### [CHALLENGE]
Count the lines in the records below that contain the string "marked", treating uppercase and lowercase as different, and give only that number.

### [DATA FOR THIS EXERCISE]
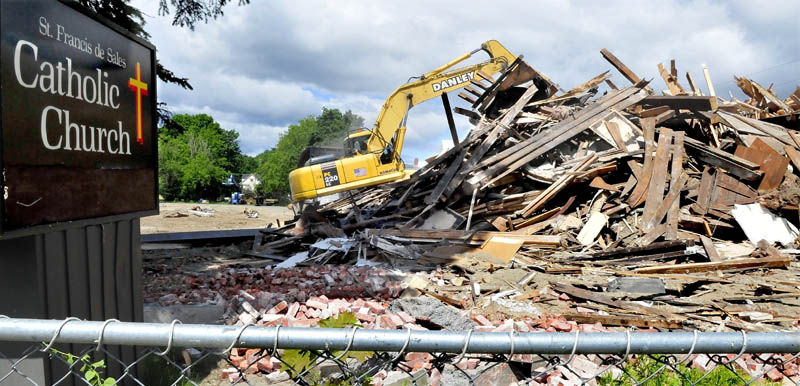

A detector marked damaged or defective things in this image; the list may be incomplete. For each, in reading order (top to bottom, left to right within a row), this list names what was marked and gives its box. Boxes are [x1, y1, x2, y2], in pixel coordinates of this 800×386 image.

splintered plank [640, 126, 672, 231]
splintered plank [664, 134, 684, 240]
splintered plank [736, 137, 792, 191]
splintered plank [632, 256, 792, 274]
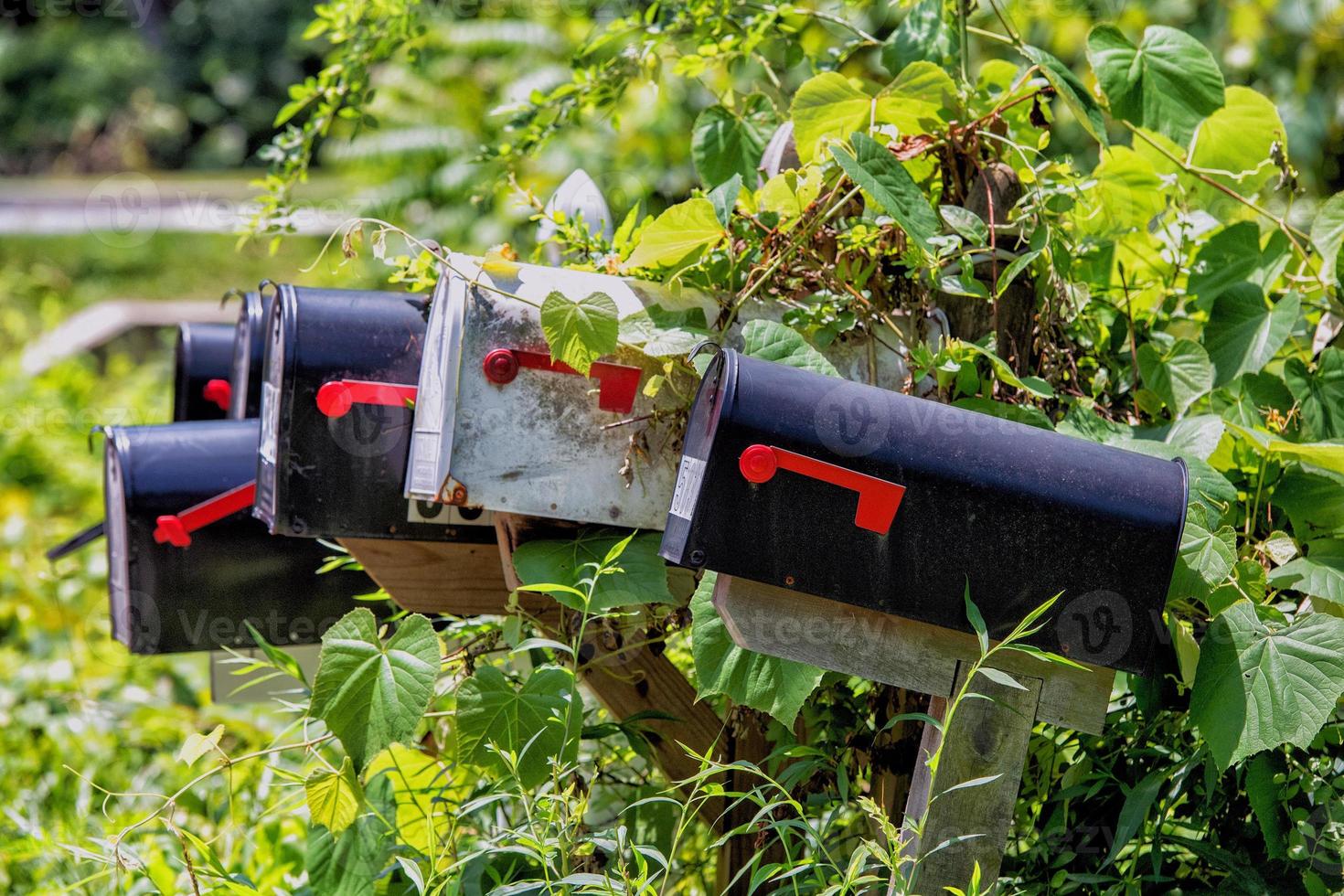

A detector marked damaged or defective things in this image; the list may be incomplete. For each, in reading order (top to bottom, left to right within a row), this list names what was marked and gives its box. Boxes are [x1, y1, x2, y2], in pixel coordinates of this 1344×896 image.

rusty mailbox [173, 322, 236, 424]
rusty mailbox [103, 416, 373, 656]
rusty mailbox [252, 283, 494, 542]
rusty mailbox [661, 349, 1188, 671]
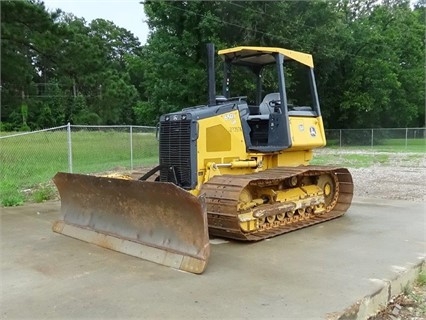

### [OUTPUT FOR THIS EXERCISE]
2